Johns Hopkins University School of Nursing, 525 North Wolfe Street, Baltimore, MD, 21205, USA.
Johns Hopkins University School of Nursing, The REACH Initiative, 855 N. Wolfe Street, 21205, Baltimore, MD, USA.
Arch Toxicol. 2019 May;93(5):1385-1399. doi: 10.1007/s00204-019-02407-8. Epub 2019 Apr 8.
Individuals treated for multidrug-resistant tuberculosis (MDR-TB) with aminoglycosides (AGs) in resource-limited settings often experience permanent hearing loss. However, AG ototoxicity has never been conceptually integrated or causally linked to MDR-TB patients' pre-treatment health condition. We sought to develop a framework that examines the relationships between pre-treatment conditions and AG-induced hearing loss among MDR-TB-infected individuals in sub-Saharan Africa. The adverse outcome pathway (AOP) approach was used to develop a framework linking key events (KEs) within a biological pathway that results in adverse outcomes (AO), which are associated with chemical perturbation of a molecular initiating event (MIE). This AOP describes pathways initiating from AG accumulation in hair cells, sound transducers of the inner ear immediately after AG administration. After administration, the drug catalyzes cellular oxidative stress due to overproduction of reactive oxygen species. Since oxidative stress inhibits mitochondrial protein synthesis, hair cells undergo apoptotic cell death, resulting in irreversible hearing loss (AO). We identified the following pre-treatment conditions that worsen the causal linkage between MIE and AO: HIV, malnutrition, aging, noise, smoking, and alcohol use. The KEs are: (1) nephrotoxicity, pre-existing hearing loss, and hypoalbuminemia that catalyzes AG accumulation; (2) immunodeficiency and antioxidant deficiency that trigger oxidative stress pathways; and (3) co-administration of mitochondrial toxic drugs that hinder mitochondrial protein synthesis, causing apoptosis. This AOP clearly warrants the development of personalized interventions for patients undergoing MDR-TB treatment. Such interventions (i.e., choosing less ototoxic drugs, scheduling frequent monitoring, modifying nutritional status, avoiding poly-pharmacy) will be required to limit the burden of AG ototoxicity.

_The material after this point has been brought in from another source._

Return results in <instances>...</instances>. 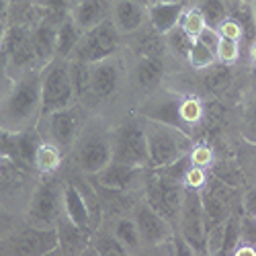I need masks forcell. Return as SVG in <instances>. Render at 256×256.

在资源有限的环境中,接受氨基糖苷类药物(AGs)治疗的耐多药结核病(MDR-TB)患者常经历永久性听力损失。然而,AG 耳毒性从未在概念上被整合或因果关系与 MDR-TB 患者的治疗前健康状况联系起来。我们试图开发一个框架,以检查撒哈拉以南非洲地区 MDR-TB 感染个体的治疗前条件与 AG 诱导的听力损失之间的关系。采用不良结局途径(AOP)方法来开发一个框架,将生物途径内的关键事件(KEs)与导致不良结局(AO)的途径联系起来,这些结局与化学干扰分子起始事件(MIE)有关。该 AOP 描述了从 AG 在毛细胞中的积累开始的途径,AG 给药后立即成为内耳的声音传感器。给药后,药物由于活性氧(ROS)的过度产生而催化细胞氧化应激。由于氧化应激抑制线粒体蛋白合成,毛细胞经历凋亡性细胞死亡,导致不可逆的听力损失(AO)。我们确定了以下治疗前条件,这些条件会加剧 MIE 和 AO 之间的因果联系:HIV、营养不良、衰老、噪音、吸烟和饮酒。KEs 是:(1)肾毒性、先前存在的听力损失和低白蛋白血症,这些会促进 AG 积累;(2)免疫缺陷和抗氧化剂缺乏,这些会触发氧化应激途径;(3)线粒体毒性药物的共同给药,这些药物会阻碍线粒体蛋白合成,导致细胞凋亡。该 AOP 清楚地表明需要为接受 MDR-TB 治疗的患者开发个性化干预措施。这些干预措施(即选择毒性较小的药物、定期监测、改善营养状况、避免多种药物联合使用)将是限制 AG 耳毒性负担所必需的。